Good info Ben, almost identical to what the old time tube companies wrote up
in the 30's when seal technology wasnt the best. I even use the process with
rx tubes such as UX 280's and similar oldies.
One thing that should be added is a HV surge resistor, around 25 Ohms 50W
and a real wirewound; no cement.
That will limit arc current to a safe value and minimize the chance of tube
damage.
Once cooked it is a good idea to hi pot them; I built my setup around a neon
sign xfmr and can variac up to 13KV. Hi potting also helps cull out bad
Chinese 3-500Z's and similar; Ive returned several back to RF Parts.
Thankfully TH/TL Eimacs were built into the 70's and maybe later and the
those havent deterioated much if at all. My NIB 810's are USA JAN Cetrons
with 1990 date codes.
Carl
KM1H
----- Original Message -----
From: "Ben Dover" <[EMAIL PROTECTED]>
To: "Discussion of AM Radio in the Amateur Service"
<[email protected]>; "Discussion of AM Radio in the Amateur Service"
<[email protected]>
Sent: Wednesday, November 14, 2007 9:24 AM
Subject: Re: [AMRadio] Difference and use of Eimac TH and TL tubes
-----Original Message-----
From: david knepper <[EMAIL PROTECTED]>
Sent: Nov 14, 2007 7:19 AM
To: Discussion of AM Radio in the Amateur Service
<[email protected]>
Subject: Re: [AMRadio] Difference and use of Eimac TH and TL tubes
Carl, the problem is that many of these old bottles are gassy.

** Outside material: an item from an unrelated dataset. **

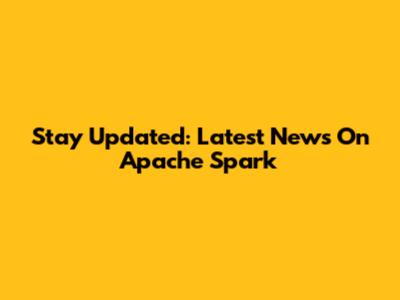 Stay Updated: Latest News On Apache Spark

There are some techniques to rejuvinate them, like reduced plate voltage
to
burn off the gas.
Gassy? Indeed they ARE!!!
I'm a big fan of the 304TL. The vast majority of the tubes out there now
are
military JAN jugs left over from WW2, and you can count on 'em being
gassy.
There ain't no such thing as a perfect vacuum seal, and these bottles have
had over 60 years to leak.
I was rather amused by some of the postings about 304TLs on a "triode
audio"
web group... imagine using this huge old war horse of a tube in class A
to
produce 5 or 10 watts of audio!
One dude who was trying to really get serious with the 304TL warned
everyone
that the MAXIMUM plate voltage used shouldn't exceed 2000 volts, otherwise
the tubes would flash over internally. Not surprising, if you haven't done
a
bit of conditioning before putting 'em into service.

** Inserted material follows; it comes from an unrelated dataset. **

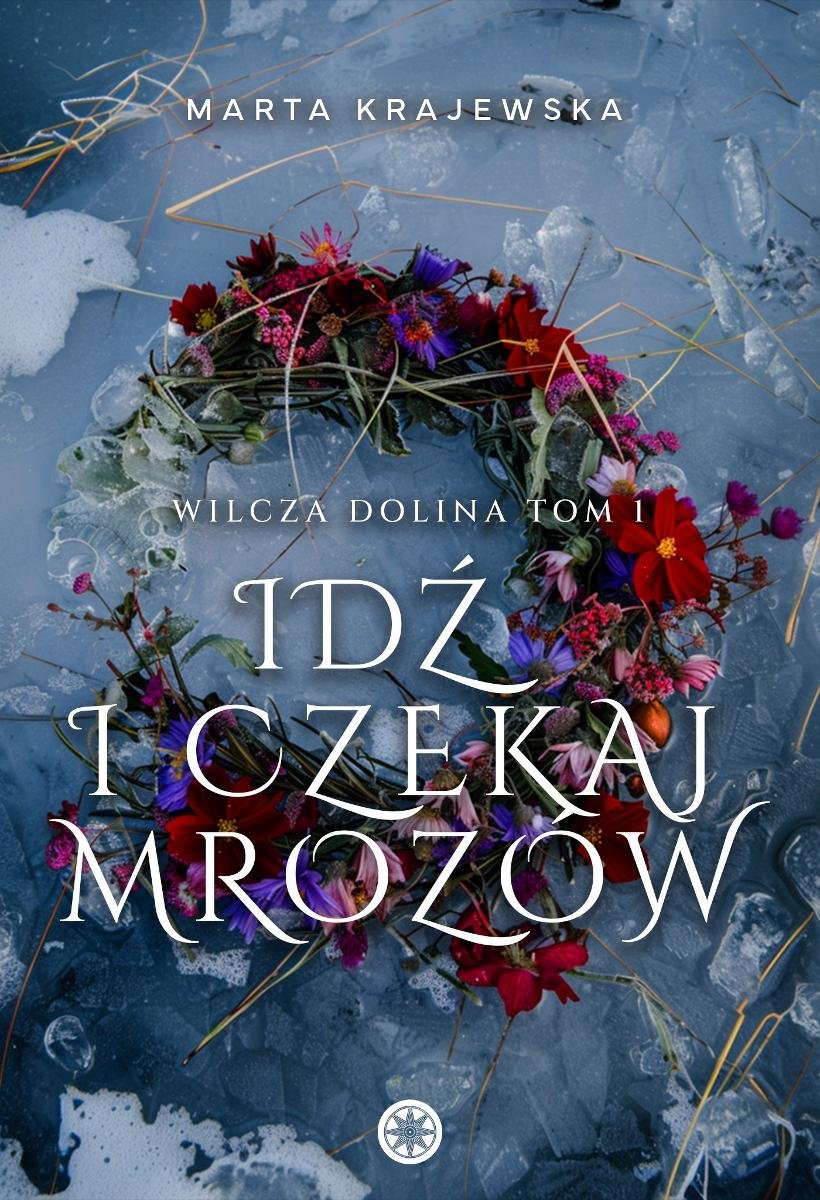 Idź i czekaj mrozów. Wilcza Dolina. Tom 1 - ebook epub okładka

The whole point of conditioning is to get the tube HOT... hot enough to
activate the remains of the getter that sucked up the last of the gas when
the tube was made.
My approach in the past has been to hook up the tube to a filiment
transformer,
bias supply, and a BIG plate supply with a variac on it. Thus set up, I
apply
maybe 500 volts to the plate, and adjust bias for 200 or 300 MADC. Then,
just let
the beast sit and cook for at least a day.
After that... start raising the plate voltage slightly to increase the
plate
dissipation a bit, and let it cook some more... maybe another day, max.
Finally... on the third day, increase plate voltage until the tube is
pulling
300 watts (the tube's rated plate dissipation), or if you're feeling
lucky, go
perhaps 350 - 400 watts and let it sit some more... maybe 6 - 12 hours.
BTW,
when you've reached this point, it's a good idea to deal with the normal,
Eimac
defined tube cooling methods to keep from overheating the plate and grid
seals.
Air thru the hole in the base wouldn't hurt either; the filament seals
need some
cooling too.
After this, you're ready to test.
Change the bias voltage to completely cut off the tube, and keep it cut
off. Now,
start increasing plate voltage SLOWLY, and in steps with a resting period
when you
reach your intended step... maybe 2 or 3 minutes.
Sometimes, as the plate voltage comes up, you'll get a brief, minor flash
inside the
tube. These are usually split second duration... and not a big deal. If
you should
strike a solid, sustained arc in there, cut B+ and try cooking the tube
some more.
If you can get to the rated Eb (3000 volts) without an arc,
Congratulations! I don't
run 'em at that high a plate voltage, so I usually stop in the 2000 - 2500
VDC range.
If you can't get to your desired Eb, even after repeated cooking,
Congratulations! You
now have a pretty glass paperweight/conversation piece for the shack!
<<GRIN>>
Once you have the tube at the plate voltage you want, it's a good idea to
adjust the
bias to bring up plate current in small steps, and let the tube cook for a
while at each
step. I don't find it necessary to take it all the way to max plate
dissipation; I just
go for maybe 1/4 or 1/3 of it, just to get the plate heated up good, and
let it sit for
a half hour or so.
Bear in mind that when the newly zapped tube may or may NOT be good in AM
service; remember
that with modulation the instantaneous plate voltage is gonna go up. The
only way you can
know if the tube's OK with AM is to try using it.